Smallmouths win on Shoal Lake

The Sunset Country bass tournament circuit got underway last weekend as 73 teams took part in the 19th-annual Shoal Lake Big Bass Classic.
The two-day tournament is a favourite of many area anglers because of the great bass fishing the lake offers.
I’ve said it before that I truly believe it is the best bass fishery we have in Northwestern Ontario as far as numbers of fish.
Taking home first place on the weekend—and the $12,000 top prize—was the husband-and-wife team of Ted and Louise Stewner from Winnipeg.
The Stewners brought in 15.98 pounds on Day 1 to land them in sixth place. Then on Day 2, they upgraded their catch to 17.40 pounds to give them a two-day total of 33.38 pounds.
Their catch consisted entirely of smallmouth bass.
Chris Savage and I ended up taking second place on the weekend with a two-day total of 33.09 pounds. We actually were leading after Day 1 with 16.73 pounds but a Day 2 catch of 16.36 pounds left us a little bit short.

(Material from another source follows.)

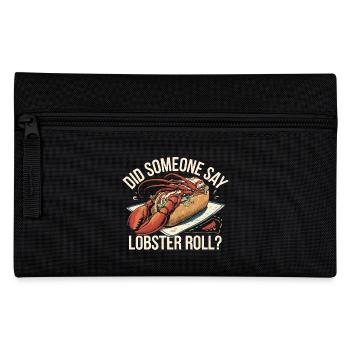 Food meets style - Pencil Case - black - Front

When you end up that close, you always second guess the choices you made over the weekend. But at the end of the day, second place is awesome.
Our catch consisted entirely of smallmouths, as well.
Third place went to the Winnipeg team of Scott Cook and Jerry Millar, who brought in the largest catch of the tournament on Day 2 to vault from 45th spot to third.
After managing just 13.50 pounds on Day 1, their Day 2 catch of 18.95 pounds included the largest bass of the tournament—a 4.61-pound largemouth.
Fourth place went to Devlin residents Bill Godin and Grant Swire while former champs Joe Pritchett and Hiram Archibald finished fifth.
The interesting thing for Chris and I this past weekend was the fact we could not catch any good largemouths at all, both during practice and the actual event.
Last year we won the tournament with largemouths, so we had good reason to spend a significant amount of time looking for them.
Alas, the combination of the low water this year and the weather apparently had them doing something different. Largemouths typically like shallow, weedy water at this time of year and the problem was a lot of the shallow bays that they inhabit were almost too shallow.
We started both days of the tournament largemouth fishing for the first two hours and caught only a small one each day.
Looking back, after we had such a good first day, we should have just focused all our efforts on the smallmouths again, but that is the game you play when you fish for largemouths.
If you get a big one, you are a hero, so we went for it and it stung us a little bit.
When we did decide to go after smallmouths, we caught quite a few fish on a variety of baits and techniques. We predominately used a #10 Rapala X-Rap to cover water and find fish and then once we located some, we would cast light jigs tipped with pearl Northland Slurpies Grubs.
All the fish we were catching were puking up three- to four-inch smelt minnows, so that tipped us off to the forage the fish were feeding on.
The tournament trail continues this weekend at Lake Despair, north of Devlin, with the 10-annual “Castin’ for Cash” taking place Friday and Saturday (July 9-10).
The weigh-ins at 4 p.m. both days at Lake Despair Lodge.